=== Selected extract ===

How many times have you heard or used the words “pivot” and “shift” over the past six months? Probably too many to count.
In March, campaigns that had been months in the making were diverted or completely halted—even those just launched. Most communication pros are well equipped to quickly respond in strategic and creative fashion. It’s what we live and breathe for. But those that don’t have crisis management built into their DNA may stumble—or already have—when trying to be first to market without a solid “Plan B.” Even if that “B” is for BRAND-AID, it can be more than that temporary fix—if the message is smart and as authentic as their brand.
Long before the global pandemic and the heightened awareness of racial injustice, there were (and still are) big-name companies that put their money where their mouths are in regard to corporate social responsibility. Whether being active in the community, contributing to charities, reducing their carbon footprint, improving labor policies, or making investments in social causes, they’re out to make a difference—and let’s not kid ourselves—a profit, as well.
Millennials are a particular group that appreciates and supports brands that talk the talk and walk the walk. They are super critical of style without substance or words without action. So, if you’re a brand that wants to dip its toe in the critical issues of the day, be prepared to take the plunge with something more meaningful than a “thank you” or “we’re all in it together” message. What are you doing that’s a real difference maker? That’s true social responsibility.

=== Given data ===
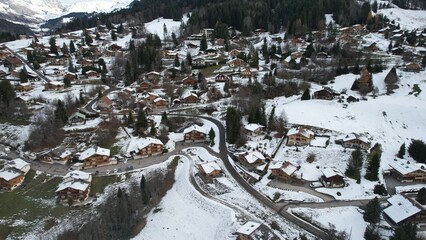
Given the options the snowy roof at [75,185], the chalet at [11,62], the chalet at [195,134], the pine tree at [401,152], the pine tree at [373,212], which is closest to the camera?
the pine tree at [373,212]

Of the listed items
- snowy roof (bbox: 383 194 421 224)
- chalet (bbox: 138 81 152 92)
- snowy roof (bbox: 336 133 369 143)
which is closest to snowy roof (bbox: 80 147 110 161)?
chalet (bbox: 138 81 152 92)

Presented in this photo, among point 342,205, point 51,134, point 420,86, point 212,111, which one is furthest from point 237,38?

=== Activity ===
Please repeat word for word the part of the article on corporate social responsibility starting with "In March, campaigns" and going on through "as their brand.". The records are separate material and have nothing to do with the article on corporate social responsibility.

=== Answer for this exercise ===
In March, campaigns that had been months in the making were diverted or completely halted—even those just launched. Most communication pros are well equipped to quickly respond in strategic and creative fashion. It’s what we live and breathe for. But those that don’t have crisis management built into their DNA may stumble—or already have—when trying to be first to market without a solid “Plan B.” Even if that “B” is for BRAND-AID, it can be more than that temporary fix—if the message is smart and as authentic as their brand.